Generally, your Windows Server should have the QuoVadis Root certificates installed, however there have been cases where they have not been.  When you install the SSL certificate, if the root certificate is not present, the system will prompt you to trust it, which will also install it.  Part II assumes that you currently have the Certificate Snap-In on the Microsoft Management Console open.  If you do not, you can find the instructions in Part II of this guide, steps 1-11.
  1. Click on the "+" sign next to Certificates (Local Computer) to expand it (if it isn't already expanded).

  2. Locate and expand the Trusted Root Certification Authorities store and the click on the Certificates folder underneath it.

  3. Right-click on the Certificates folder underneath the Trusted Root Certification Authorities folder and in the drop-down menu, select All Tasks and then click on Import.

  4. The Certificate Import Wizard will appear.  At the welcome screen, click on the Next button.

  5. You must specify the file to import.  Click on the Browse... button and find and select the Root CA certificate file you obtained from the Trust/Link download page.  Once selected, it should appear in the File name: field.  Click on the Next button.

  6. On the next screen, the option for Place all certificates in the following store should be selected by default and in the Certificate store: field should be Trusted Root Certification Authorities.  Click on the Next button.

  7. At the summary screen, click on the Finish button.

  8. You should get a message that reads, "The import was successful."
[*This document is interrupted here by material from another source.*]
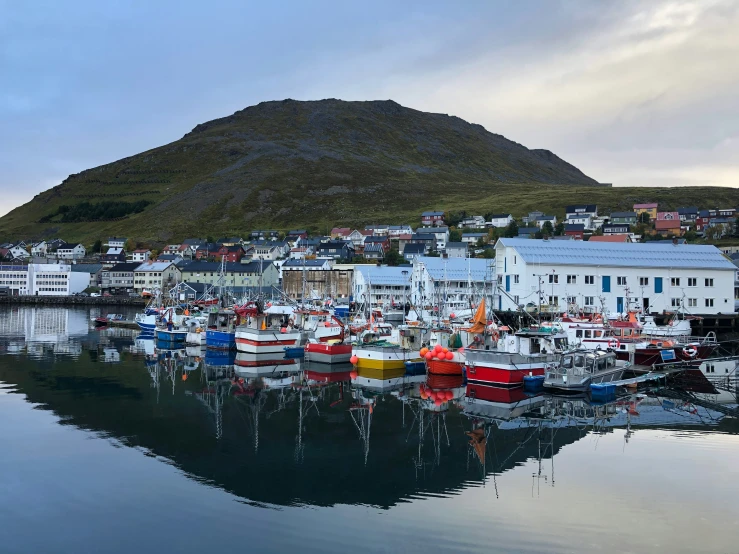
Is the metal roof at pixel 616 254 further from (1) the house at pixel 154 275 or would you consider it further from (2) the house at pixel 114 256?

Part IV - Installing the Certificate

Part IV explains how to install the SSL certificate. Installing the SSL certificate will be done using the Microsoft Exchange Management Shell tool.
  1. Place the certificate that you receive from QuoVadis directly in the root of the C: drive.

    Note: You can change the location of the certificate file other than the C: drive, however the "Import Certificate Command" will change from what is displayed in this article.

  2. Open the Exchange Management Shell.

  3. Run the following command:

  4. Import-ExchangeCertificate -Path C:\<certificate_file>.cer

    Note: If you put the certificate file in another directory, then you will have to specify the exactly location and certificate file after the -Path string.

  5. To enable the certificate you have just installed, we will need to reference in the thumbprint of the new certificate.  In order to do this, you will need to copy the thumbprint of the certificate to your clipboard.

  6. Enter in the following command to see the thumbprint.

  7. Get-ExchangeCertificate –DomainName "<mail.domain.com>"

    Note: Please change the <mail.domain.com> directive to the Common Name (or URL) of the certificate you just installed.

  8. Right click anywhere on the Exchange Shell Management and select Mark from the drop down menu.

  9. Next, highlight the entire string of letters and numbers underneath the Thumbprint heading that appears.  Press the Enter key when the Thumbprint is hightlighted.

  10. Next run the following command, making sure to right-click and paste in the thumbprint to replace the <certificate-thumprint>:

  11. Enable-ExchangeCertificate –ThumbPrint <certificate-thumbprint> -services "SMTP, IMAP, POP, IIS"

    Note: The services that are shown in the example above is what is most frequently used.  You can remove any service that you do not want to enable this certificate for.  The list of services that you can choose from are IMAP, POP, UM, IIS, and SMTP.

OCSP Stapling Support

Although optional, it is highly recommended to enable OCSP Stapling which will improve the SSL handshake speed of your website.

Windows Server 2008 automatically utilizes OCSP Stapling by default.  No additional configuration is required.